**Questions to answer:**
1: Reproduce the part of the article on Alberta's nutrition report card that opens with the words containing "The grades are" and closes with "on 40 indicators.".
2: In the article on Alberta's nutrition report card, how many indicators did the expert working group use to grade the province?
3: Extend the article on Alberta's nutrition report card from its last sentence.

**Text section:**
[Start of Attachment]
For the fourth year in a row, Alberta has received a C grade on a report card that evaluates food environments and nutrition policies for young people.
The sixth annual report card, released this week, grades the province’s score across five environments: physical, communication, economic, social and political.
Rather than blame parents or children for their individual choices, the report card explores a range of influences on children’s eating habits, from the availability of healthy food in schools to economic incentives for companies selling nutritious options.
The grades are based on the findings of an expert working group of 14 academics and NGO representatives. These experts graded Alberta’s performance on 40 indicators.
“Right across the board we’re seeing issues,” Kim Raine said in a recent interview with Nancy Carlson, CBC Edmonton’s News at 6 host.
Raine, a professor of public health at the University of Alberta, was the report card’s principal investigator.
Alberta received A grades in some areas — for example, the province has an evidence-based rating system for food served to children — but overall, the report found much room for improvement.
The experts gave Alberta an F for failing to reduce household food insecurity and failing to restrict marketing unhealthy foods to children.
Report based on pre-pandemic data
The already-substandard report card could have been worse, had the data for it been collected during the COVID-19 pandemic.
Raine said evidence suggests food insecurity has increased in recent months. She said the pandemic likely exacerbated existing vulnerabilities and eliminated some supports, like the province’s school nutrition program.
[End of Attachment]
Scene geometry reasoning data:
[Start of Attachment]
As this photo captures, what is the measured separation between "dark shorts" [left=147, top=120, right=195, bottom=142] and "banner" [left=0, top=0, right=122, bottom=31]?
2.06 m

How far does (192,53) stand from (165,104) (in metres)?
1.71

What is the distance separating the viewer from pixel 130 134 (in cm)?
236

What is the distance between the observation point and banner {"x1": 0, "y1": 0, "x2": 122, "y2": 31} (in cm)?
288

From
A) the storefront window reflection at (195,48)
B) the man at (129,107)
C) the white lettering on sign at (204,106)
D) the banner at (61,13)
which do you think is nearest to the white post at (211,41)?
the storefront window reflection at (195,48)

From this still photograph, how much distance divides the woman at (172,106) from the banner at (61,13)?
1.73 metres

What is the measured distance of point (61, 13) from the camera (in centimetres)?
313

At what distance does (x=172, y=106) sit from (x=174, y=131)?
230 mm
[End of Attachment]
**Answer set:**
1:
The grades are based on the findings of an expert working group of 14 academics and NGO representatives. These experts graded Alberta’s performance on 40 indicators.

2: 40 indicators

3:
That program, which provides free daily meals to thousands of kids in low-income schools, came to a halt when schools shut down. Agencies and volunteers worked to deliver food to children who relied on these meals, but Raine said the overall impact of those efforts is unknown.
“We just don’t know whether or not all of the kids who would have received those meals in school would have had access to them through the community agencies,” she said.
How to boost Alberta’s grades
The report calls for schools, child care centres and public buildings to adopt and follow healthy food policies like the Alberta Nutrition Guidelines for Children and Youth.
Alberta has had school nutrition guidelines for more than a decade, but they are voluntary.
“Some school districts have chosen to make them mandatory, but many have not,” Raine said.
The report also calls for making food skills courses mandatory for junior high school students and changing municipal zoning policies to decrease the availability of unhealthy food vendors within 500 metres of schools.
Raine said improving Alberta’s grades is important because nutrition habits form in childhood and become a key determinant of health.
Poor diet, she added, translates into higher health care costs down the road.